ABD’nin, Küba’daki insan hakları ihlallerinin sona ermesi ve siyasi tutukluların koşulsuz serbest bırakılması ve Küba halkının refah içinde daha özgür yaşaması yönündeki söylemleri çok doğru.
ABD son dönemde Kübalılar için seyahat yasağını ve Küba’ya para transferinin önündeki engelleri kaldırarak aynı zamanda bazı Amerikan firmalarının Küba’daki faaliyetlerine izin verdi.
Özetle Küba halkı da her toplum gibi özgürlüğü hak ediyor. Her iki devletin bir şekilde orta yolu bularak anlaşmaları gerekiyor.
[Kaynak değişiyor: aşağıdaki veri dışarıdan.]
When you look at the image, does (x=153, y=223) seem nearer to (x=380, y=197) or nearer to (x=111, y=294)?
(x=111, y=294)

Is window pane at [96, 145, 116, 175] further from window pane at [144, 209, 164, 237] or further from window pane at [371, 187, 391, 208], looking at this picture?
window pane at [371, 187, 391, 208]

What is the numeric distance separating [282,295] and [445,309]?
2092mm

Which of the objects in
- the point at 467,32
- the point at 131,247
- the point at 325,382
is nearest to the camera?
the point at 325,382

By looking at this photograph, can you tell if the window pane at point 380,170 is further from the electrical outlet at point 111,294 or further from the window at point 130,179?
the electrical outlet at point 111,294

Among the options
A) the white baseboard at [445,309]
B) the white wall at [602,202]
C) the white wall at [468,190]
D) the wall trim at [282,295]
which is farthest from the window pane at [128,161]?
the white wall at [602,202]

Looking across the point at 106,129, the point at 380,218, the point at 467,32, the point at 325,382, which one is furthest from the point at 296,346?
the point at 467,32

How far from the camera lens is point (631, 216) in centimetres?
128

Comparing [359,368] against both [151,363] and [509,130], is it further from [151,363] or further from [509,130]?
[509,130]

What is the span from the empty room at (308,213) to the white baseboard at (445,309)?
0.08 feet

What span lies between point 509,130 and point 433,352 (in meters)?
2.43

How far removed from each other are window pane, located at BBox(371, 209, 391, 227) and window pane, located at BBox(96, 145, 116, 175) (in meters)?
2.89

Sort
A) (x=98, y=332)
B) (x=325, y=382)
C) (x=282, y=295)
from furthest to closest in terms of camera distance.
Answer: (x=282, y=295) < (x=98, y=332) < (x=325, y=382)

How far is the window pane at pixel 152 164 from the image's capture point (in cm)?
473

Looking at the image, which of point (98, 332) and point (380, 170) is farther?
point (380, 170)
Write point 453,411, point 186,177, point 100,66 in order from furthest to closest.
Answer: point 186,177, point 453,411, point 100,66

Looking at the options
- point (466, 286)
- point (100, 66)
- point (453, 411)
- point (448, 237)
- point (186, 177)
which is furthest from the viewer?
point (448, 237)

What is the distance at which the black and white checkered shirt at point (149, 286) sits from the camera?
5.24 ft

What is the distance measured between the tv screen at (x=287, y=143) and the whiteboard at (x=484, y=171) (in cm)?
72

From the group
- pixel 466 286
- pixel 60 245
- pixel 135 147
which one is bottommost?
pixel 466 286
Bu bakımdan karşılıklı tutuklu değişimi ve son dönemdeki açıklamalar bu yönden bir umut kapısı.
Küba gibi 50 yıldır komünizmin pençesinde kalmış bir ülkede toplumun ahlaki değerlerden yoksun ve dinden uzak olarak yetişmesi büyük bir problemdir. Dünya ülkeleri Küba’daki insanların ekonomik şartlarını düzeltirken manevi yönden gelişimlerini de arttırmaya yönelik hareket etmeliler. Çünkü başka hiçbir yöntem Küba halkını ve Amerikan halkını kalıcı bir huzura ve barışa sevk edemez.